In einer Folge kommen der Mandalorian und das Kind fast 20 Minuten ohne Dialog aus, in denen sie sich von einem Schauplatz des Gefechts zurück zu ihrem Schiff kämpfen. Warum das? Einfach, weil es realistisch ist. Das Kind kann nicht sprechen und so ergibt sich auch wenig Grund für eine Unterhaltung. Dieser Realismus, gepaart mit den sehr physischen, geerdeten Kampfsequenzen, in denen der Mandalorian schon mal oft in den Dreck fällt, geben der Serie einen Realismus zurück, den der Green Screen der vergangenen Filme schon als tot erscheinen hat lassen. Man schmeckt den Schweiß, das Blut, den Dreck. Der Zuschauer ist an vorderster Front mit dabei.
Die paar Momente, in denen die Serie an das größere Ganze anschließt, sind weit gestreut und machen auch Sinn. Oder sie funktionieren auf einer Metaebene, um sich selbst auf den Arm zu nehmen. Zwei Stormtrooper versuchen beispielsweise aus Langeweile auf eine Dose zu schießen, während sie sich über die an diesem Tag besonders hoch ausgeprägte Mordlust ihres Chefs unterhalten. Die Dose treffen sie auch aus nächster Nähe nicht. Die schlechte Zielanvisierung der Strormtroopers ist somit offiziell Kanon.

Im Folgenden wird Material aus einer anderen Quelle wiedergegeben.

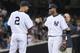 Sep 3, 2013; Bronx, NY, USA; New York Yankees shortstop Eduardo Nunez (26) and designated hitter Derek Jeter (2) celebrate after a game against the Chicago White Sox at Yankee Stadium. Mandatory Credit: Brad Penner-USA TODAY Sports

Favreau und Miloni wussten natürlich, dass sie mit Baby Yoda eine ikonische Figur schaffen würden. Aber nicht nur das. Der kleine grüne Wurm bedeutet auch, dass Star Wars das erste Mal weiter in den Hintergrund von Yodas Spezies eintauchen wird. Eine Alien-Rasse, die Lucas bisher bewusst als Mysterium inszeniert hat. Was die Schöpfer dafür geplant haben, ist unklar. Aber man darf gespannt sein. Ebenso sind die Nebenfiguren mitreißend und unterhaltsam (unter anderem Taika Waititi als Stimme eines Androiden), da die Serie sich Zeit nimmt, sie zu entwickeln.
Ebenso schreckt The Mandalorian nicht davor zurück, seine Opfer zu fordern. Die Einsätze zu erhöhen. Im Gegensatz zu Der Aufstieg Skywalkers, wo irgendwie niemand so wirklich sterben musste, es sei denn es ging um ein möglichst dramatisches Ende. Dadurch fühlt sich die Serie real an. Man weiß nie, was als nächstes passieren wird. Was auch bedeutet, die Erwartungen für Staffel 2 im Herbst sind ungleich groß.
The Mandalorian ist Star Wars in seiner besten Inkarnation. Ein echter Erfolg für die Marke unter Disney und für die Fans endlich wieder ein Weltraumabenteuer mit Hand und Fuß. Und jetzt schnell alle Baby Yoda Merch online suchen, bevor es wieder weg ist!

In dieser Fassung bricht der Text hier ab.